2.1. La Sala, tras  la  revisión  del  expediente, ha constatado que ASMYD QUINTERO JAIMES designó  apoderado    de    confianza    el    8    de    mayo   de   2006   –la  indagatoria  tuvo  lugar  el 17 de  agosto  siguiente— y que el  mismo  la  asistió  ininterrumpidamente  desde  entonces hasta cuando presentó  renuncia  al  cargo el 15 de agosto de 2013, fecha en la cual se tenía previsto  llevar  a cabo la audiencia pública de juzgamiento, cuya ejecución fracasó en  dos  oportunidades  anteriores  (julio  22  y  agosto  1º  de 2013) por motivos  asociados  al defensor. La razón que presentó el profesional como motivo de su  determinación  fue  la  dificultad  de  ejercer  de  manera  apropiada su labor  “toda  vez que ha sido imposible el contacto con la  acusada” (fl. 210/1).   

Previamente  a  lo  anterior,  la  audiencia  preparatoria  se  había  intentado practicar desde el 16 de noviembre de 2011 y  sólo   fue   posible  realizarla  el  14  de  junio  de  2013,  después  de  8  aplazamientos,    6    de    ellos    causados    por    la   inasistencia   del  defensor.   

Bajo dicho panorama, mediante auto del 15 de  agosto  de  2013,  con  prescripción  de  la  acción  penal a la vista pues el  término  para  que  se  operara vencía el 13 de mayo de 2014, el Juzgado de la  causa  fijó  la celebración de la audiencia pública el 30 de agosto de 2013 y  dispuso   requerir   a  la  procesada  para  la  elección  de  nuevo  apoderado  “en   el   término   de   24   horas”.  Frente  a  la eventualidad de que no lo hiciera, se le nombró  abogado  de oficio. Se cursó al siguiente día la comunicación pertinente a la  dirección  residencial  de  la acusada y en atención a que guardó silencio se  llevó  a  cabo  la audiencia de juzgamiento en la última fecha mencionada, con  la  participación  del  jurista designado por el Estado, a quien se enteró del  nombramiento el 16 de agosto de 2013.   

Significa  lo  precedente que el defensor no  contractual  contó  con  más  de  10  días  para  estudiar el proceso. Y nada  sugiere  que  se  tratara  de  un  lapso  insuficiente  para  llevar  a cabo una  asistencia técnica adecuada.    

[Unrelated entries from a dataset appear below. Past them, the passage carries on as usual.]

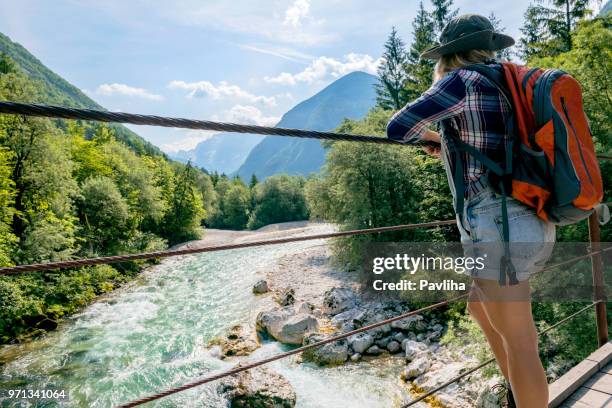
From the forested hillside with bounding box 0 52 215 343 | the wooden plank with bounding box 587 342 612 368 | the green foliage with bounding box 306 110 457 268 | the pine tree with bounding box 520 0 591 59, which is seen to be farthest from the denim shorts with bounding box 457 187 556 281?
the pine tree with bounding box 520 0 591 59

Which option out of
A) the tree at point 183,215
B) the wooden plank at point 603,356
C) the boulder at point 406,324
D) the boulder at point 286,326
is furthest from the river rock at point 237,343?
the tree at point 183,215

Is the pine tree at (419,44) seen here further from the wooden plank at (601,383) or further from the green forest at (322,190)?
the wooden plank at (601,383)

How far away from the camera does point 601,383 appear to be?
2273mm

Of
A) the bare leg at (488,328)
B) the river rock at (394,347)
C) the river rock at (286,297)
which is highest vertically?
the bare leg at (488,328)

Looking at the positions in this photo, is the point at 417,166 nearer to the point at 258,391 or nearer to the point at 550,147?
the point at 258,391

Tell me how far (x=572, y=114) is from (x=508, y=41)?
1.24 ft

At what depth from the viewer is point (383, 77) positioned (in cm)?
3059

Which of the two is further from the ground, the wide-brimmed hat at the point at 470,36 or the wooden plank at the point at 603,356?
the wide-brimmed hat at the point at 470,36

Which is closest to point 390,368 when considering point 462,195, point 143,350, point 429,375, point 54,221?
point 429,375

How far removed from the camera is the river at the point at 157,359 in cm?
837

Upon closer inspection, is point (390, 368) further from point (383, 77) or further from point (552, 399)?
point (383, 77)

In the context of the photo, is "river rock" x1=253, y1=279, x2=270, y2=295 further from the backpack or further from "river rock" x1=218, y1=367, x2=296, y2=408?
the backpack

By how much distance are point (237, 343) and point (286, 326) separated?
4.83 feet

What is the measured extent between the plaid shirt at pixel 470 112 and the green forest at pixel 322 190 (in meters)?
8.38
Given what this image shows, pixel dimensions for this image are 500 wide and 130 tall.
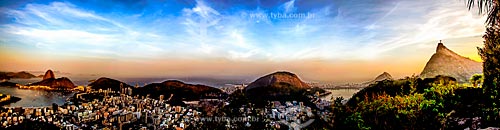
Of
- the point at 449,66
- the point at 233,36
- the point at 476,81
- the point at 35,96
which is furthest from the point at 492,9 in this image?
the point at 35,96

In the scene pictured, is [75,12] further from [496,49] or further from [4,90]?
[496,49]

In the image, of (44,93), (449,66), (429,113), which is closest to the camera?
(429,113)

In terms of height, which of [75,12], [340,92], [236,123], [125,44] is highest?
[75,12]

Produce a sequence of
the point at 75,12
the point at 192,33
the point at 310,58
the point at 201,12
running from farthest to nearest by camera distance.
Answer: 1. the point at 310,58
2. the point at 192,33
3. the point at 201,12
4. the point at 75,12

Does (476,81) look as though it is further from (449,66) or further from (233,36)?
(233,36)

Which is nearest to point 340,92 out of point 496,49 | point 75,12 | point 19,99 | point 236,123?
point 236,123

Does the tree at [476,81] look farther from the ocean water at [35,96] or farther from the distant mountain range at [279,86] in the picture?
the ocean water at [35,96]

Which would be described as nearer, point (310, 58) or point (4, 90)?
point (4, 90)

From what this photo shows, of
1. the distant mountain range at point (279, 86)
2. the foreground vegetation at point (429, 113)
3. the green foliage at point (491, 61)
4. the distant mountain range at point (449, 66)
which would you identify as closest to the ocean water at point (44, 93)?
the distant mountain range at point (279, 86)
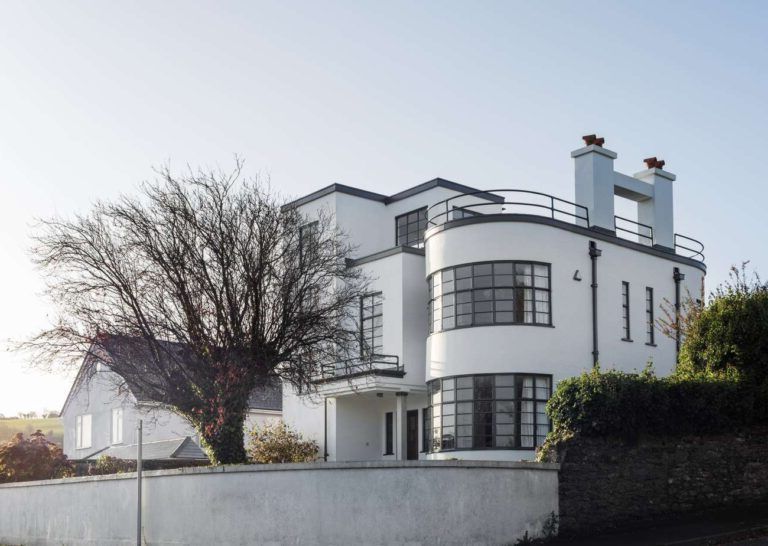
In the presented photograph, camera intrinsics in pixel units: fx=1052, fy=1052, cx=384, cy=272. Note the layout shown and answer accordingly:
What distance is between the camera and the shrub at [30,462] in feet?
104

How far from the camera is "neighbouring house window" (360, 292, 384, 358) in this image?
33.0 m

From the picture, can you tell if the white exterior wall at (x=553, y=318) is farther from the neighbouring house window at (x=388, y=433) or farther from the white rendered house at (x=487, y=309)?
the neighbouring house window at (x=388, y=433)

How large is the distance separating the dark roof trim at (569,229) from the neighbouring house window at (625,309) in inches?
50.2

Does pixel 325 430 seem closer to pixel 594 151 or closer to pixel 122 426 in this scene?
pixel 594 151

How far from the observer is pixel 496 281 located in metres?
Answer: 29.1

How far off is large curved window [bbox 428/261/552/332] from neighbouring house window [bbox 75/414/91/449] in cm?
2658

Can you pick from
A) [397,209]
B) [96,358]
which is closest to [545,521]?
[96,358]

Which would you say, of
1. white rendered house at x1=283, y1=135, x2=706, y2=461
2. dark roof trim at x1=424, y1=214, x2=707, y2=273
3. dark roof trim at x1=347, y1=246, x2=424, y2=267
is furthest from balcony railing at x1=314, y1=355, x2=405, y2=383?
dark roof trim at x1=424, y1=214, x2=707, y2=273

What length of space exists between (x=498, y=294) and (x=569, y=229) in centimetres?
314

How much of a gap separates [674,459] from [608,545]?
4.18 m

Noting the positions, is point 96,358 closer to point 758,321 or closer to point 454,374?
point 454,374

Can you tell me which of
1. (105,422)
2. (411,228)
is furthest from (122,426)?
(411,228)

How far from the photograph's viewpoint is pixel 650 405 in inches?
899

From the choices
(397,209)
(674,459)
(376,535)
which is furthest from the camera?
(397,209)
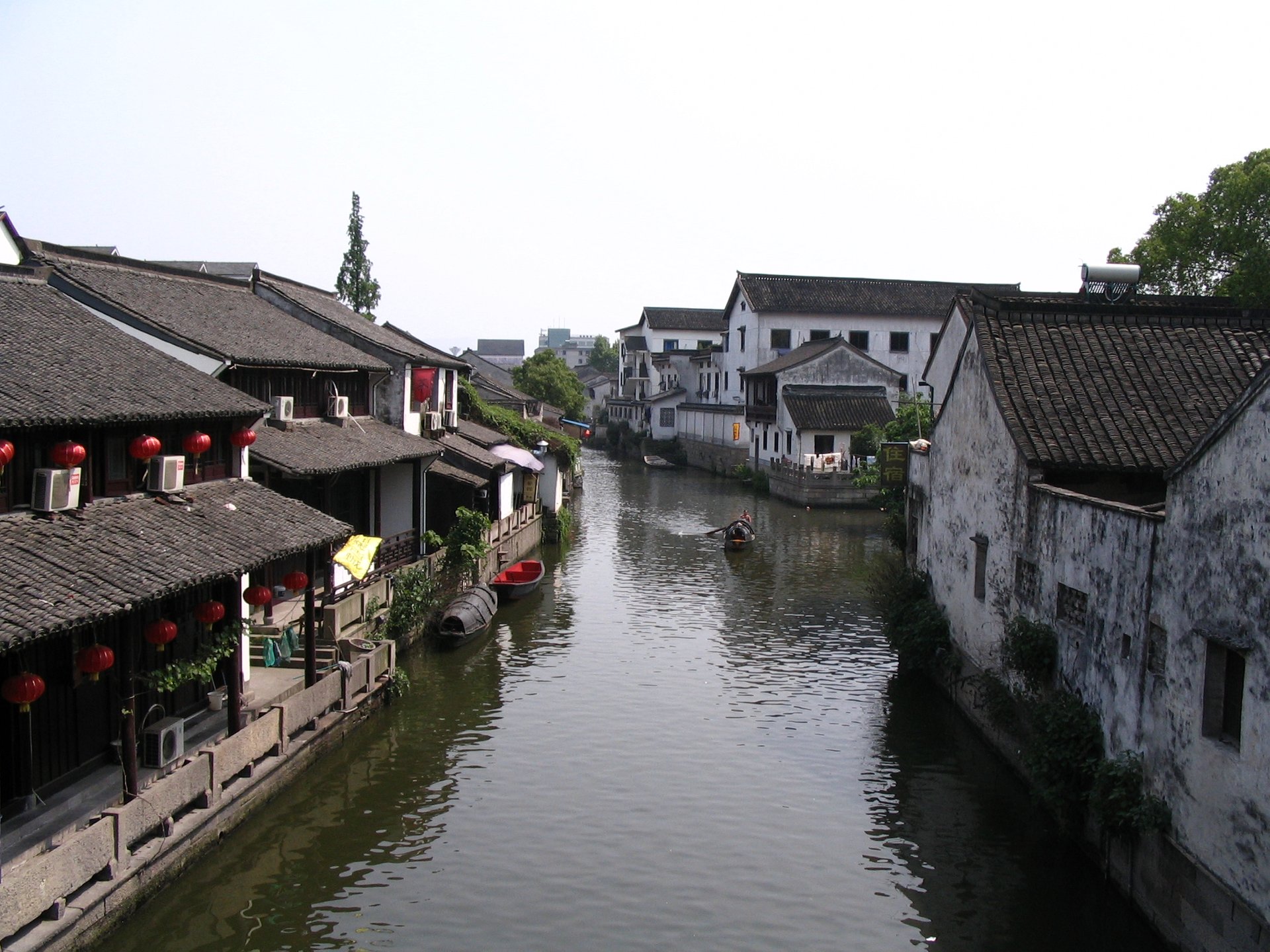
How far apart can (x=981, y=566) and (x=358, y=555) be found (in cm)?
1121

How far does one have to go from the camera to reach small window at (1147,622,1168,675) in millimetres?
11664

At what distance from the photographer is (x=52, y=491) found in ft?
41.8

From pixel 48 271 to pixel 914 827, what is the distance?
16.3 metres

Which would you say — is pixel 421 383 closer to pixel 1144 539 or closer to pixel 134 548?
pixel 134 548

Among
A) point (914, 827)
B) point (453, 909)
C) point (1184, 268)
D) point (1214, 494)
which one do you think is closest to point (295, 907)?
point (453, 909)

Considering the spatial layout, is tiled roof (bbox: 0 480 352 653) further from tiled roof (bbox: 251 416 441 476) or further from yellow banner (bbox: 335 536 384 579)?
tiled roof (bbox: 251 416 441 476)

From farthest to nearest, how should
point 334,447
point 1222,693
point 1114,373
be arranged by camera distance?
point 334,447 → point 1114,373 → point 1222,693

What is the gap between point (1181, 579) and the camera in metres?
11.2

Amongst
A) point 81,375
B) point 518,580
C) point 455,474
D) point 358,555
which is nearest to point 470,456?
point 455,474

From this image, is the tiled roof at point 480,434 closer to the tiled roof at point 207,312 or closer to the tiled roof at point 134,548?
the tiled roof at point 207,312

No  es  cierto,  de  otra parte, que tras la  renuncia  de  su  apoderado  la  sindicada  haya  carecido  de la posibilidad de  hacerse  representar  de un abogado de confianza. A pedido del despacho judicial  a  cargo  del  juicio, un investigador de Policía Judicial estableció el 27 de  junio  de  2013  que  ASMYD QUINTERO JAIMES residía en la carrera 7ª No. 34-54  del  Barrio  Alfonso  López de Bucaramanga (fl. 190/1), la misma dirección que  suministró  en su indagatoria y a la que se le remitieron las muchas citaciones  a  través  de  las  cuales  se  le  convocó a las audiencias preparatoria y de  juzgamiento,  así  como  la  carta  donde  se le informó de la dimisión de su  defensor,  de  su  derecho  a  reemplazarlo  y  de la determinación judicial de  continuar  el  trámite  con  uno  de  oficio  de  no  elegir  ella  a uno de su  confianza.  Si  no  se  expresó  al  respecto,  o  si dejó de asistir a cuanta  diligencia  se  programó en el juicio, todo indica que se debió a su decisión  de   ignorar   la   actuación   en   su   contra.   El  censor,  al  menos,  no  demostró    la  vinculación  de  esa  conducta a la circunstancia de  habérsele  impedido ejercer sus derechos procesales y la Corte no vislumbra que  algo así haya acontecido.   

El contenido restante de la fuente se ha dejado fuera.